Cost: You can pick up a 3-Cup Moka Pot Percolator from Myer for $49.95, which matches the price of the Aeropress above.
It is easy to unintentionally create bitter tasting coffee with a percolator, so heres some steps to avoid it:
1. Preheat the water (to just off the boil) before pouring it into the pot section. This will expedite brewing time and leave the coffee less vulnerable to bitterness. Heating cold water in the percolator will also heat the coffee itself, which is a contributor to bitter espresso.
2. Ensure you have the coarseness of the grind right. If you have your own grinder experiment with different levels of grind until you have one that suits your taste. With the Moka Pot brewing, a reasonably course grind is required – not quite as course as what you’d use in a French press, but certainly no where near as fine as an espresso grind.
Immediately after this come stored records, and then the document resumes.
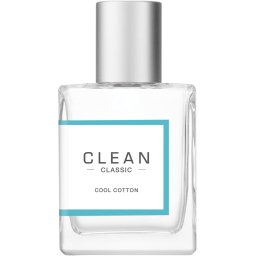 Clean Classic Cool Cotton EDP W 30 ml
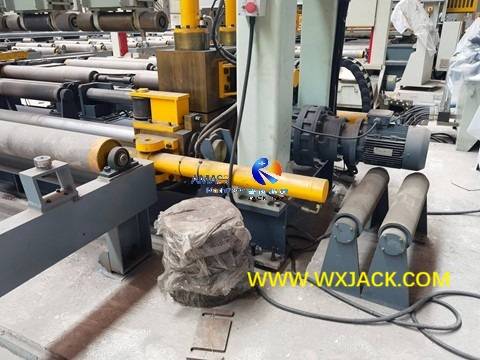 Fig19 Large Plate Edge Rounding Machine 28 IMG_20210911_142047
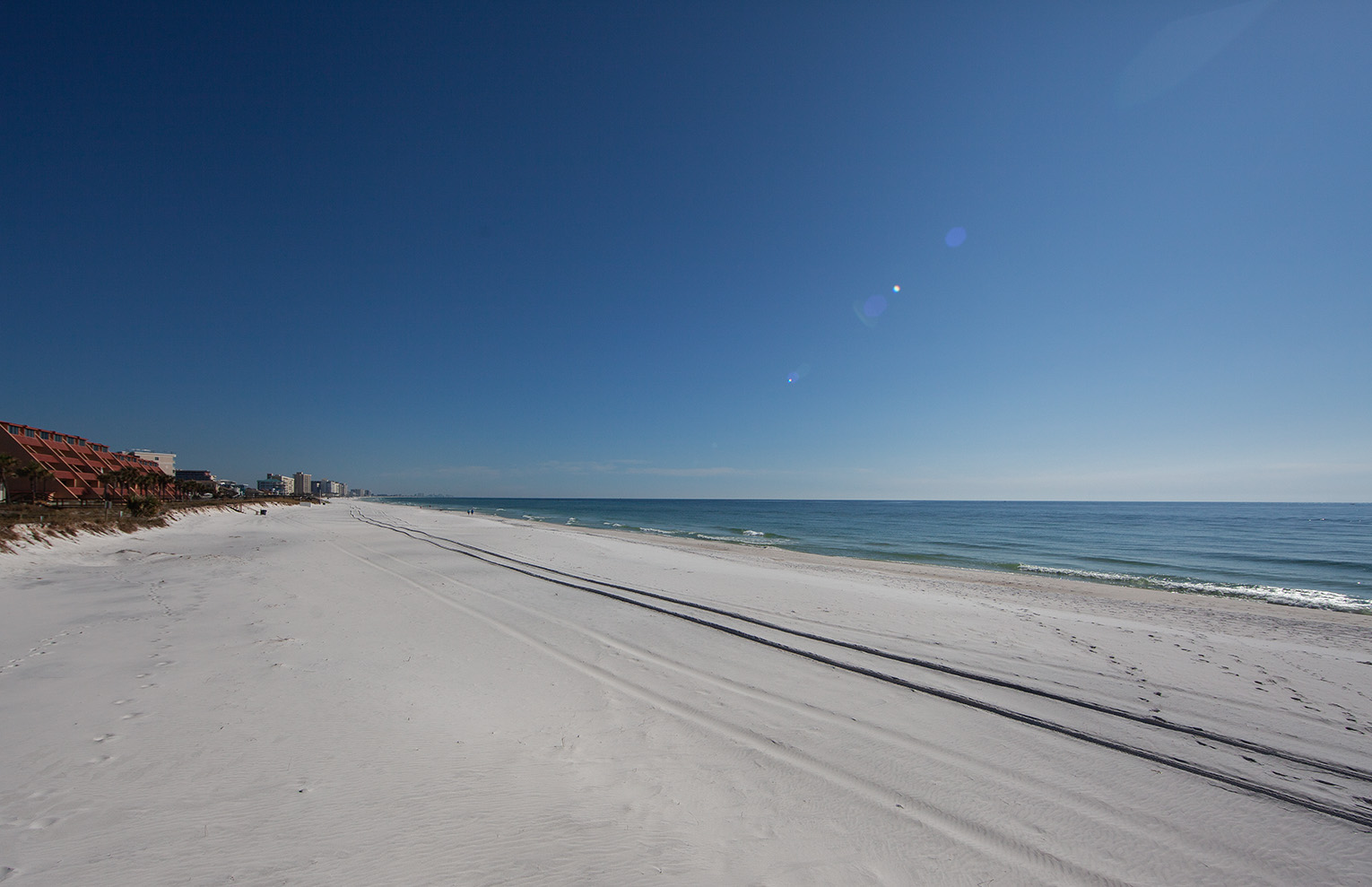 Holiday Surf & Racquet Club 311 Condo rental in Holiday Surf & Racquet Club in Destin Florida - #34
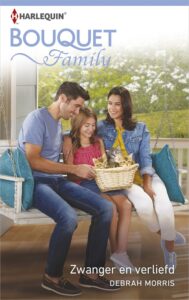 Volgende productafbeelding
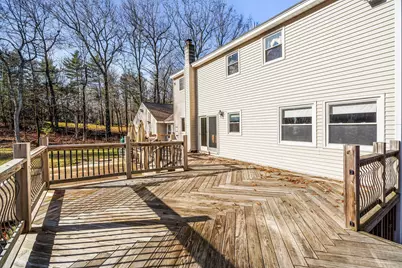 50 Bartley Hill Road, Londonderry, NH 03053 - Photo 45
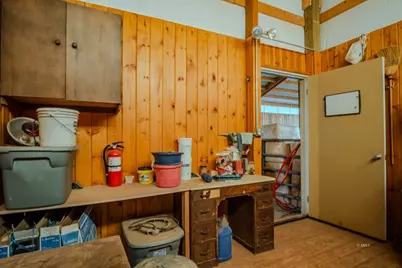 1120 S Bryce Canyon Way, Kanab, UT 84741 - Photo 47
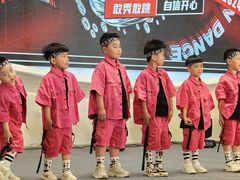 -利群胶州购物广场(澳门路店)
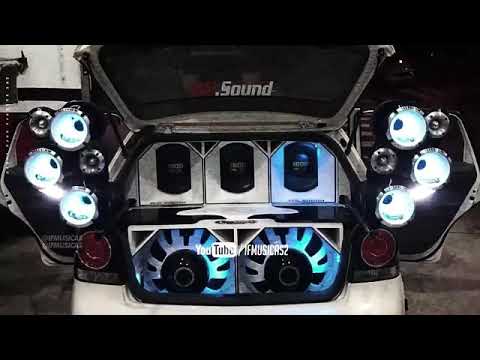 SWINGUEIRA 2020 - MÉDIOS TOP PARA PAREDÃO - PAGODÃO PARA PAREDÃO REMASTERIZADO 2020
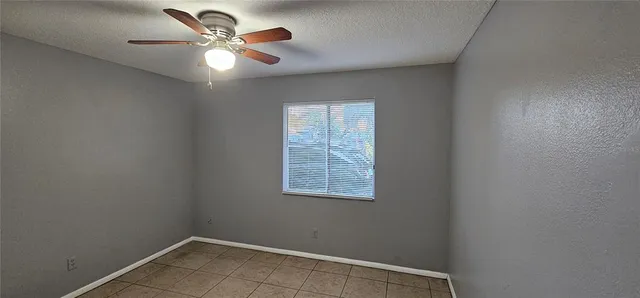 $540,000 | 760 17th Avenue South, St. Petersburg, FL 33701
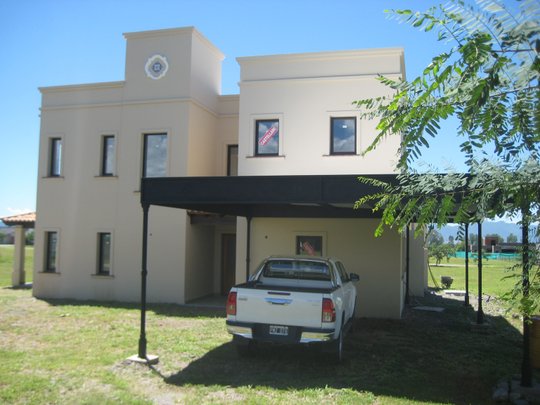 Foto del proyecto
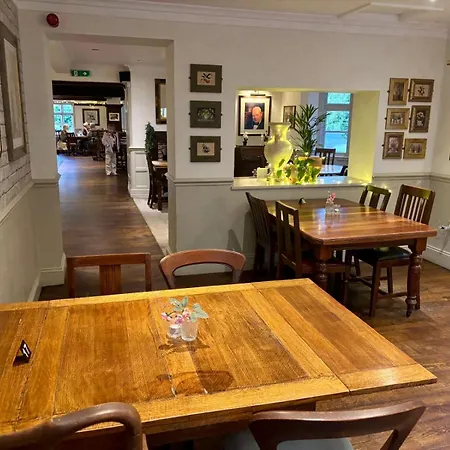 Egerton Arms-2
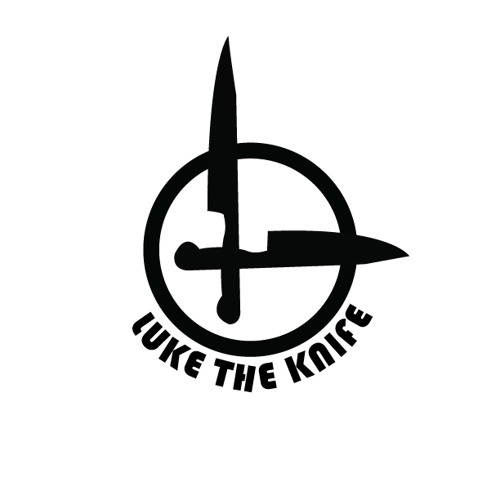 How Deep Is Your Town? (Free WAV DL)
3. Keep the device as clean as possible. Old residual grinds from previous brews may lead to bitterness.
3. French Press
Yes the classic French Press is still getting a lease of life today. And for good reason, its been providing a solid cups of home-made coffee since the 1800s.
Like the other two methods above, you will require pre-ground coffee that has the right level of course to suit your taste. Again, trial and error with different grinds at home to work this out.
The downside for these contraptions is that they require pretty comprehensive cleaning afterwards, which isn’t ideal for the outdoor environment if we’re honest.
Cost: You can pick up an Ovela French Press from Kogan for $39.95.
Bonus Tip: Pick a more robust stainless steel unit, as glass will be too fragile for outdoor use.
4. Traditional Instant
We’ve listed three methods of making coffee above that are far better than the good old Blend 43, but if you insist on going down the lazy-man’s path of instant coffee, just make sure you invest in a decent brand. Thats all we ask! If you are an instant coffee snob, some of the packet-latte/cappuccino sticks aren’t actually too bad these days – just don’t expect that much desired caffeine hit. You will still need a water heating reciprocal for this and obviously a source of heat. There are bonus points here as you will have less to wash up, but we think that cleaning a press or percolator is a small price to pay for a quality brew.